Curling career
- Brier appearances: 5 (2001, 2002, 2003, 2004, 2005)
- World Championship appearances: 4 (2001, 2002, 2003, 2005)
- Top CTRS ranking: 2nd (2004-05 & 2005-06)
- Grand Slam victories: 3: World Cup/Masters (Feb 2006); Players (2006, 2009)

Medal record
Curling
Representing Canada
World Championships
| Gold medal – first place | 2002 Bismarck |  |
| Gold medal – first place | 2003 Winnipeg |  |
| Gold medal – first place | 2005 Victoria |  |
Representing Alberta
Brier
| Gold medal – first place | 2005 Edmonton |  |
| Gold medal – first place | 2003 Halifax |  |
| Gold medal – first place | 2002 Calgary |  |
| Gold medal – first place | 2001 Ottawa |  |
| Silver medal – second place | 2004 Saskatoon |  |

= Marcel Rocque =

Canadian curler

Marcel Rocque (born June 22, 1971, in St. Paul, Alberta) is a Canadian curler from Edmonton, Alberta. He is a four-time winner of The Brier, the annual Canadian men's curling championship and a three-time World Champion as the lead for the Randy Ferbey team.

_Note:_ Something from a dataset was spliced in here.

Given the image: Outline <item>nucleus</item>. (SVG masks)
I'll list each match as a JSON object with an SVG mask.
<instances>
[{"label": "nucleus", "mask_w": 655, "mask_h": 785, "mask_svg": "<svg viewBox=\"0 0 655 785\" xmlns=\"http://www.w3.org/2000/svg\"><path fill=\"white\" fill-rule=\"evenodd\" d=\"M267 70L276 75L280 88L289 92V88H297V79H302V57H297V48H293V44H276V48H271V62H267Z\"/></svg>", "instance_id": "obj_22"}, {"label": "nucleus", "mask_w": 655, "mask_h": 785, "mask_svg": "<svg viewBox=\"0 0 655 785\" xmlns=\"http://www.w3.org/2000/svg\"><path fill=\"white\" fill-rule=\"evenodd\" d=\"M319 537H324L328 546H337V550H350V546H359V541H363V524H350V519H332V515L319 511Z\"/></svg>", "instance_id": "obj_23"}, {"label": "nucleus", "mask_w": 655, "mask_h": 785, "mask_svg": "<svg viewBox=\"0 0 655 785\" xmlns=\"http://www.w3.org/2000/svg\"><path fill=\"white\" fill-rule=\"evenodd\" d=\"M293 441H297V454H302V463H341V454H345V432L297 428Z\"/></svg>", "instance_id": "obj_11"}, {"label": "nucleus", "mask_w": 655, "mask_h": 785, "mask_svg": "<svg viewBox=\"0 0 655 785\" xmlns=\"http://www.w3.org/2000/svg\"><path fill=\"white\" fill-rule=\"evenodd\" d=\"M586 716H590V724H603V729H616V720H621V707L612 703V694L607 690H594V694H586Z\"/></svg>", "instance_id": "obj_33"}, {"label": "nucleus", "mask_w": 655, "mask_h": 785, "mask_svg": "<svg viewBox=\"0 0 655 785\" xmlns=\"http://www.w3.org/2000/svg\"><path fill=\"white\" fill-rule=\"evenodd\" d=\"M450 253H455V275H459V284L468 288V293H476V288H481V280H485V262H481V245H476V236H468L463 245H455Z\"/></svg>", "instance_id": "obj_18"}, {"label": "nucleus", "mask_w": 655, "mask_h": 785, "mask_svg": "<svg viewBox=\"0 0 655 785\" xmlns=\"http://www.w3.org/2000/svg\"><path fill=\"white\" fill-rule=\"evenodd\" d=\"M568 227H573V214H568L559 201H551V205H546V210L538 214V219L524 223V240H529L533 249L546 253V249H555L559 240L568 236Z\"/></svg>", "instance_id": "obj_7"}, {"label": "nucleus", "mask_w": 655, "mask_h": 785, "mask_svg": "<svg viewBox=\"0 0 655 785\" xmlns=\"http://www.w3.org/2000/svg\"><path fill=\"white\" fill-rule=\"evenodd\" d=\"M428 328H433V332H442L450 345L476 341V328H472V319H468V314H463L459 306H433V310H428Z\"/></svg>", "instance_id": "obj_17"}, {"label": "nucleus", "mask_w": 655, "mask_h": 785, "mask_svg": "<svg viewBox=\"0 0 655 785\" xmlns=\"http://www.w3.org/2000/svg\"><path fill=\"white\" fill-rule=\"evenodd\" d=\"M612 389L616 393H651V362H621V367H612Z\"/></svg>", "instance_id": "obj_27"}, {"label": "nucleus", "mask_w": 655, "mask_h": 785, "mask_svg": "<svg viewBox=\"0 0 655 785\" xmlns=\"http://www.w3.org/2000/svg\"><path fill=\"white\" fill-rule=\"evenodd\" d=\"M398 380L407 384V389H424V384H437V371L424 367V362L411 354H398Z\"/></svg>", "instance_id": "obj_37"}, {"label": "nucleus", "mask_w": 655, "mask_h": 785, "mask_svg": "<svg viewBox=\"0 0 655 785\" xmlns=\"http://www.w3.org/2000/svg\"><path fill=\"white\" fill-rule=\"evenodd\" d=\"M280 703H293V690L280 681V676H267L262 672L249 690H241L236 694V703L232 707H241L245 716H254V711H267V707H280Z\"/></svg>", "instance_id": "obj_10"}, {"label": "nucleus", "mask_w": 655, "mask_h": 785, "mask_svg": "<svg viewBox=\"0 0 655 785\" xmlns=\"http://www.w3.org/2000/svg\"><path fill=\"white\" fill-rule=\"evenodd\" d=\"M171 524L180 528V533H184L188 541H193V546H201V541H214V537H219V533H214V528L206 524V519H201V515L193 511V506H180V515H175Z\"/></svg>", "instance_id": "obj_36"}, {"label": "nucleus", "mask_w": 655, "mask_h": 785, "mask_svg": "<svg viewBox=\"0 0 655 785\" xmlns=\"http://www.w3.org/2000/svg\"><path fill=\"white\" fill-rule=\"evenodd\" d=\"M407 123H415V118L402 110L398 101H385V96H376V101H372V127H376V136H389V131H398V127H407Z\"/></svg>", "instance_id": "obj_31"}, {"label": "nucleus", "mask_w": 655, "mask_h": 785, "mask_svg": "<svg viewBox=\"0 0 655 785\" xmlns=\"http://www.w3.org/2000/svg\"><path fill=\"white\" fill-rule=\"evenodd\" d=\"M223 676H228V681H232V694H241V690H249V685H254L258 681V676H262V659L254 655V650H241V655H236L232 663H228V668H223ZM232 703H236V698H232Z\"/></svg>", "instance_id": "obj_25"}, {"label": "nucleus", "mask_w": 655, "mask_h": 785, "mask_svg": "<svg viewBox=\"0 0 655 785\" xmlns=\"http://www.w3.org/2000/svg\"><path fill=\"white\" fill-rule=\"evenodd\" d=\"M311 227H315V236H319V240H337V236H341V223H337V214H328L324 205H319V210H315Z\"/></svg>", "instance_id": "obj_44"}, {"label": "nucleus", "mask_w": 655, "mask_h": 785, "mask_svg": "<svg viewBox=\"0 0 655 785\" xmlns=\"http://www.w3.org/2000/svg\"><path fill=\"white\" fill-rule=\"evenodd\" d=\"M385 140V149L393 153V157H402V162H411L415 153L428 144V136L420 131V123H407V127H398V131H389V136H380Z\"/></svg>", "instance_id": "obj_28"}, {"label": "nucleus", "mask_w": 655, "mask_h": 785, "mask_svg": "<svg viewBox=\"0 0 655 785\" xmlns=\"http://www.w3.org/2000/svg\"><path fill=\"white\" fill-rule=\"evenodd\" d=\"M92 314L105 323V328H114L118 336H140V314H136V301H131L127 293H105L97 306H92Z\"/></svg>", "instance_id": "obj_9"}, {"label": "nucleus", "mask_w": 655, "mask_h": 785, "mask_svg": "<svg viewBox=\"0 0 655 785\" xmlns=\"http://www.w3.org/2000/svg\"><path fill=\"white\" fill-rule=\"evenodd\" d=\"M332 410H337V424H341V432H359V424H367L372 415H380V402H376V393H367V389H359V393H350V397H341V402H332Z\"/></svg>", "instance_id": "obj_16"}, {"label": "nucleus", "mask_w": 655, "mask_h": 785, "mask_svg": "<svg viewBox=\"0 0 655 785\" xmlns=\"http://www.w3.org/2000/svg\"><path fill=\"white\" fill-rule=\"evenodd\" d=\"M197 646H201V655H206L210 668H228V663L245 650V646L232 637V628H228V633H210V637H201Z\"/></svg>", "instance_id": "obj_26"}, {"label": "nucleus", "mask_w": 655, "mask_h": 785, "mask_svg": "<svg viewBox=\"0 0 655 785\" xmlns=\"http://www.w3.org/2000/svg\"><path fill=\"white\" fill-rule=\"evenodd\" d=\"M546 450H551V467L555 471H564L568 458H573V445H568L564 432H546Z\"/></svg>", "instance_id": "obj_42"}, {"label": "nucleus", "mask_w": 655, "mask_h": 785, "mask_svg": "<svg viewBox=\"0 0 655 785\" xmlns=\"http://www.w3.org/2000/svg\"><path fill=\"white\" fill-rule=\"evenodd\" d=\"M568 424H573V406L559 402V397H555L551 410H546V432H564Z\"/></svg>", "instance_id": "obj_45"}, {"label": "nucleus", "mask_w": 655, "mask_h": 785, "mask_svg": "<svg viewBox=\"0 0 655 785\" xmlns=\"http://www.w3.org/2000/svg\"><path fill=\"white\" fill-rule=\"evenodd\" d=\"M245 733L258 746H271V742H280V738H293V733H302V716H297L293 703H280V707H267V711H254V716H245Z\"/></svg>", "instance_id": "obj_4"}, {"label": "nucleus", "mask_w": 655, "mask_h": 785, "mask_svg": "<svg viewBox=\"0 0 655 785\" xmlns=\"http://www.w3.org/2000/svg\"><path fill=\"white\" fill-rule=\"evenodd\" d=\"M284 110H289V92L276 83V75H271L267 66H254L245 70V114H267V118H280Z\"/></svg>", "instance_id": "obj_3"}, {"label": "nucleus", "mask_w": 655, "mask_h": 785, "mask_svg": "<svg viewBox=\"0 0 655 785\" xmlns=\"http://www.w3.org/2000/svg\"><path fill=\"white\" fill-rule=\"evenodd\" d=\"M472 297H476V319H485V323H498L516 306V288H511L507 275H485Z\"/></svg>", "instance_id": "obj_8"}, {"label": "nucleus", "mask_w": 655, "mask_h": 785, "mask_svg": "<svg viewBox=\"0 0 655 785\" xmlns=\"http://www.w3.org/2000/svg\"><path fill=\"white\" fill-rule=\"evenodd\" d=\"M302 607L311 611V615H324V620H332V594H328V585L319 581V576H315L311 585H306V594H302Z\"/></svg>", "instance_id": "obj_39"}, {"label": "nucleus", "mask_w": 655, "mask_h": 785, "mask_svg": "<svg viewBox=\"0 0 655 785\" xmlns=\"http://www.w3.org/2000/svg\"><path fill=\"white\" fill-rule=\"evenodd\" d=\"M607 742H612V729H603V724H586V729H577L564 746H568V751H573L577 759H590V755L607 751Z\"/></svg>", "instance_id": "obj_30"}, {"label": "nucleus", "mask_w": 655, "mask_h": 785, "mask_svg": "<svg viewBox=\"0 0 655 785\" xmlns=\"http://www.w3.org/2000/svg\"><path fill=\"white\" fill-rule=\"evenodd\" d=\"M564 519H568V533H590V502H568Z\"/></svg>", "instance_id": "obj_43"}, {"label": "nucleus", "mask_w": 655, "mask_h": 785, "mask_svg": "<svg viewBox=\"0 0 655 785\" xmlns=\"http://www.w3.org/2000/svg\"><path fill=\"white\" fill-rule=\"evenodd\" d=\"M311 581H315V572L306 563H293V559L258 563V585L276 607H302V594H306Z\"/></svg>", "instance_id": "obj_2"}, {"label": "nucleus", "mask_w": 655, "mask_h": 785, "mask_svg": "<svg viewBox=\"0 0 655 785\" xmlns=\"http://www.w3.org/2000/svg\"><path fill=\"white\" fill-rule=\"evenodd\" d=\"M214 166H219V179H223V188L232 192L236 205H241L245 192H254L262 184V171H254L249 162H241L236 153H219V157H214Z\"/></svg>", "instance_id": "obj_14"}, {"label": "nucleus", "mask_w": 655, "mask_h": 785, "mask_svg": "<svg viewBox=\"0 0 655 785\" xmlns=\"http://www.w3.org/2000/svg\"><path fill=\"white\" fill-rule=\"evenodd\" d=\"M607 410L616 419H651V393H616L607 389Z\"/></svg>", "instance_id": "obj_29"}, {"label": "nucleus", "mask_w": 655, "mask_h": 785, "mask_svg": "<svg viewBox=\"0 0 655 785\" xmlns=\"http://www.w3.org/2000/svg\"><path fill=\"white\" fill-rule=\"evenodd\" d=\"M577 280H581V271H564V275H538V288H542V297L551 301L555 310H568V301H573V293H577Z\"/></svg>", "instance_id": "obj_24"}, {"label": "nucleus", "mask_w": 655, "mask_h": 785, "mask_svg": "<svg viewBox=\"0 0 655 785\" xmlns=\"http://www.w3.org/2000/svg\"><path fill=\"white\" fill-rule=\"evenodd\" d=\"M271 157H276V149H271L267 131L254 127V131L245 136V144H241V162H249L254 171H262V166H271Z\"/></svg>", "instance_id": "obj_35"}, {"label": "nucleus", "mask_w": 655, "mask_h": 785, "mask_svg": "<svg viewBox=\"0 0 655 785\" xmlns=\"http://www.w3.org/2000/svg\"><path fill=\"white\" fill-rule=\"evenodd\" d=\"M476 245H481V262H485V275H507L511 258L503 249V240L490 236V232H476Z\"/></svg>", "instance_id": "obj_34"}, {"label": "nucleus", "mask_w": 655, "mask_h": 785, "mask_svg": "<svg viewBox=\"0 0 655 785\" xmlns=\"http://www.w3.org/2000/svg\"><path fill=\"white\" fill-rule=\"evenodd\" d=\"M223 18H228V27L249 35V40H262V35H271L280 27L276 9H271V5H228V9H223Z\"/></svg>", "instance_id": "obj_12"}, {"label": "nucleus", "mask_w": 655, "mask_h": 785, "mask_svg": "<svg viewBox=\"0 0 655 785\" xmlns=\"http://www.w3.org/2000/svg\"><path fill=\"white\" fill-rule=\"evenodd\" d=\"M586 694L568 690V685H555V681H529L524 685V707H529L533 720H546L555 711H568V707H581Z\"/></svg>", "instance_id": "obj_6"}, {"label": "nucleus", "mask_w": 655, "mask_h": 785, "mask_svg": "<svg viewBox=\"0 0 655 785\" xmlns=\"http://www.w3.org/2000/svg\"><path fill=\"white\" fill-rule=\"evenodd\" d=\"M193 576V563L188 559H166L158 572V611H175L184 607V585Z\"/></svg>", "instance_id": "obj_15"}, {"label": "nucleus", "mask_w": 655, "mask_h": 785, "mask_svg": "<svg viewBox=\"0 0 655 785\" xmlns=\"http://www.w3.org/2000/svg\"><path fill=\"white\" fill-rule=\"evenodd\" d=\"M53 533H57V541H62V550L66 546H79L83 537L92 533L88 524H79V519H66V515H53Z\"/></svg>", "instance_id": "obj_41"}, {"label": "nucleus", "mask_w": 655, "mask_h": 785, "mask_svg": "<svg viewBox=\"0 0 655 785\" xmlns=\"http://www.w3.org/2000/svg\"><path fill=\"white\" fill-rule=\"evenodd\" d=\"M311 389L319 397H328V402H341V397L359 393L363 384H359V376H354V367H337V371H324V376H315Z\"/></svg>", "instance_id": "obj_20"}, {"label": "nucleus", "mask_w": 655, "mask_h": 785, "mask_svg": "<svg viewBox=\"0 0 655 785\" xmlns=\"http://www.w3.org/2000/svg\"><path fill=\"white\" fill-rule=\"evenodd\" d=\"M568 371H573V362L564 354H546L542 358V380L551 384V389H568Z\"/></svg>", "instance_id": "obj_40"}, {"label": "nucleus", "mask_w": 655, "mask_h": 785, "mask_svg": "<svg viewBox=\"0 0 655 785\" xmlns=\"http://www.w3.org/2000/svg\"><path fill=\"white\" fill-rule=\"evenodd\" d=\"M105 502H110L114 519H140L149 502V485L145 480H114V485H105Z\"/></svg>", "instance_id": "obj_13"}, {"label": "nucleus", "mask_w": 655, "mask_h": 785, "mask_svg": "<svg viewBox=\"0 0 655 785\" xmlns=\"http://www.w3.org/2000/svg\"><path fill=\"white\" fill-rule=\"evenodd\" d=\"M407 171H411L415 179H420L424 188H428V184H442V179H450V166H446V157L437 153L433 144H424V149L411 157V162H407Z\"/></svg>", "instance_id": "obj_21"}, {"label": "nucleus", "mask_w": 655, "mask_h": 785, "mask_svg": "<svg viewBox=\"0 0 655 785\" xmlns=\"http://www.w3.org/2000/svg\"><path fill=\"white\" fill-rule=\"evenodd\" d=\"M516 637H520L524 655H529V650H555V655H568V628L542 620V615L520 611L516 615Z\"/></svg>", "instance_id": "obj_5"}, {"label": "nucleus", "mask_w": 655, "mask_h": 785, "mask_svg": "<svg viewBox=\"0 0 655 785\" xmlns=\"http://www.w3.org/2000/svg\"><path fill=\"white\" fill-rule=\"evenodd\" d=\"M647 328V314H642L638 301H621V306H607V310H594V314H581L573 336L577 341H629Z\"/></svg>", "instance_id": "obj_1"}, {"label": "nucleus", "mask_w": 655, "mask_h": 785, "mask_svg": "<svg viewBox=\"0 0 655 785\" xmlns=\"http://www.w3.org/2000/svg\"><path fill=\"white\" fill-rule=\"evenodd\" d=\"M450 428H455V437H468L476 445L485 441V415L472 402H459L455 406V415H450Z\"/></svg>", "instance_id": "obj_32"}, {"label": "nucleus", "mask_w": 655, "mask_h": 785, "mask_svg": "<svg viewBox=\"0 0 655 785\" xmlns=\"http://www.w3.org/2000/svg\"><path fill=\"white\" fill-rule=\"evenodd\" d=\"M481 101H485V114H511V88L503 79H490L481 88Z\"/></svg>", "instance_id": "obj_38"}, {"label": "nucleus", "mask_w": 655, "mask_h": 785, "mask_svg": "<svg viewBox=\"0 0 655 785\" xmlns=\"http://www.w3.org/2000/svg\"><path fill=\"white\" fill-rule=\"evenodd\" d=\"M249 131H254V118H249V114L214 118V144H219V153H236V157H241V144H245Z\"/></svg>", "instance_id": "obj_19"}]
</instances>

Rocque would play in two Alberta provincial championships as a lead for Don Walchuk before joining the Ferbey team by 1999.

In 2019, Rocque finished second in a TSN poll of broadcasters, reporters and top curlers to name the greatest Canadian male lead in curling history.

In 2023 Rocque and his Team Ferbey rinkmates (Randy Ferbey, David Nedohin, and Scott Pfeifer) were inducted into Canada's Sports Hall of Fame.

==Coaching==
Marcel Rocque began coaching the Chinese women's team in 2013 and was the coach for China's Men Curling team for the 2014 Winter Olympics held in Sochi, Russia. He helped the team reach the fourth position in final rankings. He was also the coach for China Mixed Doubles at the 2018 Winter Olympics. Starting in the 2018-19 curling season, he became the coach for Team Homan. He currently coaches the Clancy Grandy rink.

==Personal life==
Rocque is a third cousin to curler Kelsey Rocque. His wife Raylene is also a curler, and until the end of the 2009/2010 Season played with Cathy King's team. Cathy and Raylene have now retired from the game. He has two daughters and is employed as a baking and culinary teacher.